Their Lordships have to record their deep disquiet that by a series of misjudgements, the appellant and his co-accused Wong, have suffered a grievous injustice. They have been fined, imprisoned and publicly disgraced for offences of which they are not guilty. The appellant, in addition, has been deprived of his seat in Parliament and disqualified for a year from practising his profession. Their Lordships order restores him to the roll of advocates and solicitors of the Supreme Court of Singapore, but, because of the course taken by the criminal proceedings, their Lordships have no power to right the other wrongs which the appellant and Wong have suffered.
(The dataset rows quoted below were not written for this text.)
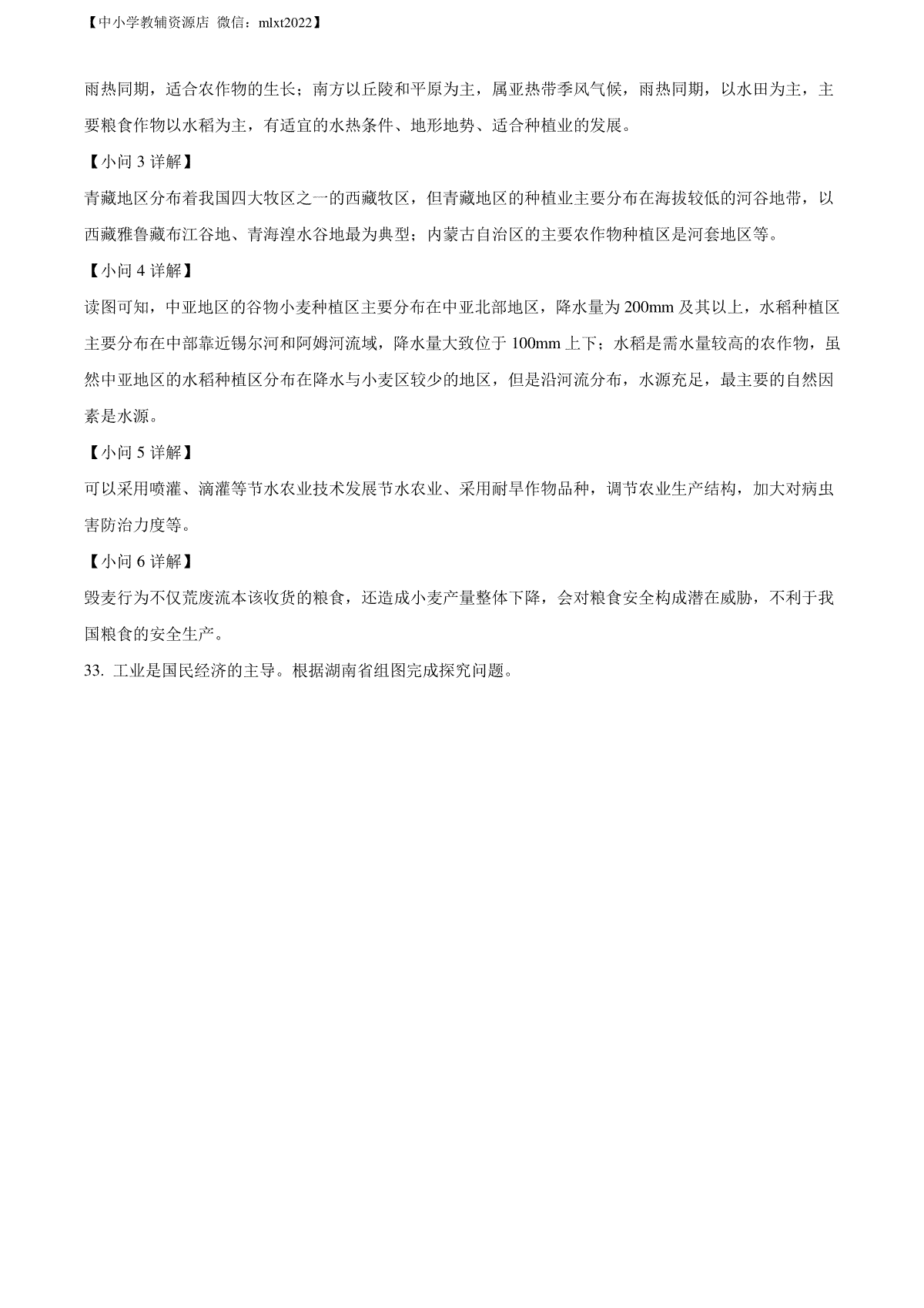 【中小学教辅资源店 微信：mlxt2022】

雨热同期，适合农作物的生长；南方以丘陵和平原为主，属亚热带季风气候，雨热同期，以水田为主，主要粮食作物以水稻为主，有适宜的水热条件、地形地势、适合种植业的发展。

【小问 3 详解】

青藏地区分布着我国四大牧区之一的西藏牧区，但青藏地区的种植业主要分布在海拔较低的河谷地带，以西藏雅鲁藏布江谷地、青海湟水谷地最为典型；内蒙古自治区的主要农作物种植区是河套地区等。

【小问 4 详解】

读图可知，中亚地区的谷物小麦种植区主要分布在中亚北部地区，降水量为 200mm 及其以上，水稻种植区主要分布在中部靠近锡尔河和阿姆河流域，降水量大致位于 100mm 上下；水稻是需水量较高的农作物，虽然中亚地区的水稻种植区分布在降水与小麦区较少的地区，但是沿河流分布，水源充足，最主要的自然因素是水源。

【小问 5 详解】

可以采用喷灌、滴灌等节水农业技术发展节水农业、采用耐旱作物品种，调节农业生产结构，加大对病虫害防治力度等。

【小问 6 详解】

毁麦行为不仅荒废流本该收货的粮食，还造成小麦产量整体下降，会对粮食安全构成潜在威胁，不利于我国粮食的安全生产。

33. 工业是国民经济的主导。根据湖南省组图完成探究问题。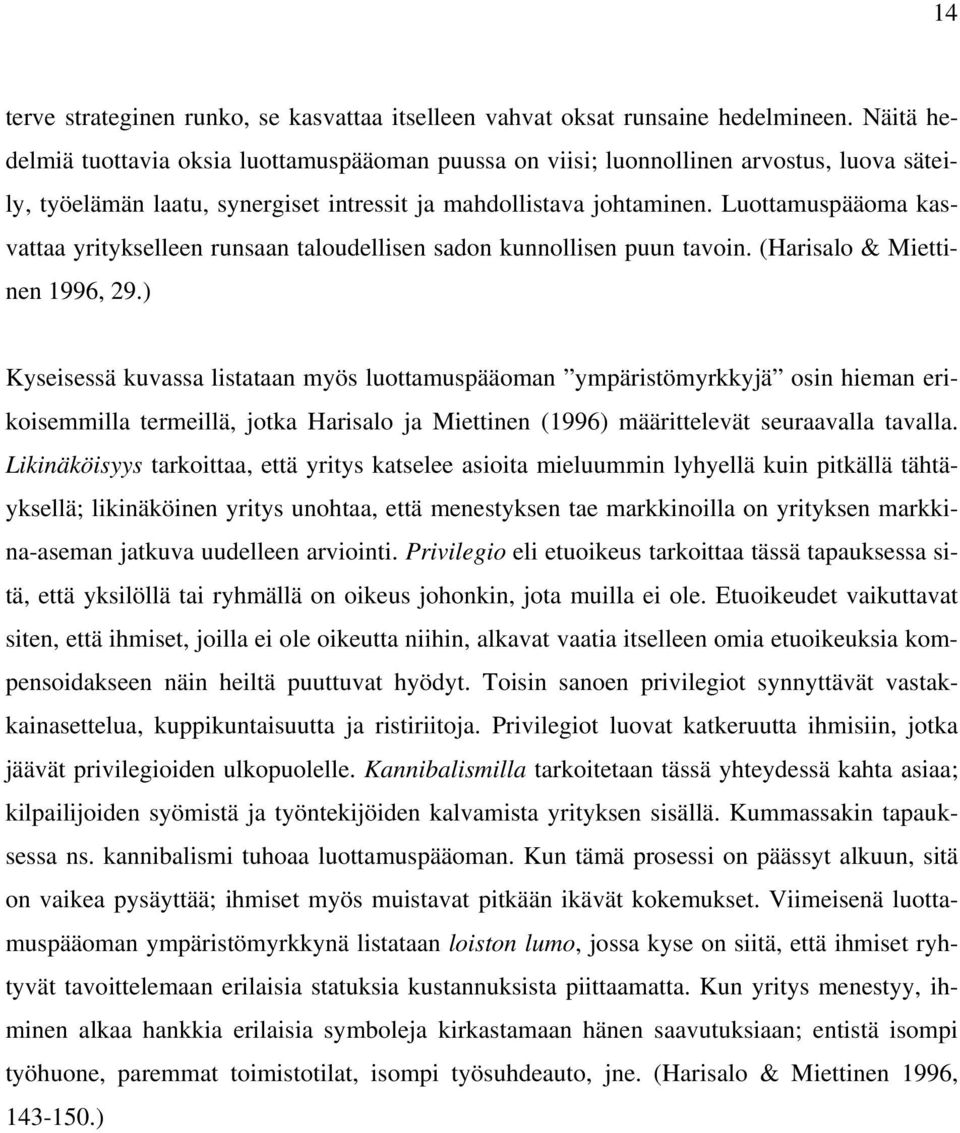 14

terve strateginen runko, se kasvattaa itselleen vahvat oksat runsaine hedelmineen. Näitä hedelmiä tuottavia oksia luottamuspääoman puussa on viisi; luonnollinen arvostus, luova säteily, työelämän laatu, synergiset intressit ja mahdollistava johtaminen. Luottamuspääoma kasvattaa yritykselleen runsaan taloudellisen sadon kunnollisen puun tavoin. (Harisalo & Miettinen 1996, 29.)

Kyseisessä kuvassa listataan myös luottamuspääoman ”ympäristömyrkkyjä” osin hieman erikoisemmilla termeillä, jotka Harisalo ja Miettinen (1996) määrittelevät seuraavalla tavalla. Likinäköisyys tarkoittaa, että yritys katselee asioita mieluummin lyhyellä kuin pitkällä tähtäyksellä; likinäköinen yritys unohtaa, että menestyksen tae markkinoilla on yrityksen markkina-aseman jatkuva uudelleen arviointi. Privilegio eli etuoikeus tarkoittaa tässä tapauksessa sitä, että yksilöllä tai ryhmällä on oikeus johonkin, jota muilla ei ole. Etuoikeudet vaikuttavat siten, että ihmiset, joilla ei ole oikeutta niihin, alkavat vaatia itselleen omia etuoikeuksia kompensoidakseen näin heiltä puuttuvat hyödyt. Toisin sanoen privilegiot synnyttävät vastakkainasettelua, kuppikuntaisuutta ja ristiriitoja. Privilegiot luovat katkeruutta ihmisiin, jotka jäävät privilegioiden ulkopuolelle. Kannibalismilla tarkoitetaan tässä yhteydessä kahta asiaa; kilpailijoiden syömistä ja työntekijöiden kalvamista yrityksen sisällä. Kummassakin tapauksessa ns. kannibalismi tuhoaa luottamuspääoman. Kun tämä prosessi on päässyt alkuun, sitä on vaikea pysäyttää; ihmiset myös muistavat pitkään ikävät kokemukset. Viimeisenä luottamuspääoman ympäristömyrkkynä listataan loiston lumo, jossa kyse on siitä, että ihmiset ryhtyvät tavoittelemaan erilaisia statuksia kustannuksista piittaamatta. Kun yritys menestyy, ihminen alkaa hankkia erilaisia symboleja kirkastamaan hänen saavutuksiaan; entistä isompi työhuone, paremmat toimistotilat, isompi työsuhdeauto, jne. (Harisalo & Miettinen 1996, 143-150.)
Their only prospect of redress, their Lordships understand, will be by way of petition for pardon to the President of the Republic of Singapore.

When JBJ petitioned the President at the time, Wee Kim Wee, he was told that he had shown, in my father’s words, “insufficient remorse” for his crime and that therefore the Government was unwilling to pardon him. As a result of this case your late father ended Singaporeans’ right of appeal to the Privy Council despite having said previously that he would retain the right to prove that Singapore had rule of law. By ending that right, Lee Kuan Yew ensured that there would be no right of appeal from judges beholden to him for their appointment.

As long as your Government refuses to advise the President to issue a full pardon for JBJ, it makes a mockery of your hypocritical and palpably fake claims to be striving to make sure that the justice system is clean, just and works equally for all. If you fail to respond to my open letter then I will take it that you agree and there is no rule of law in Singapore.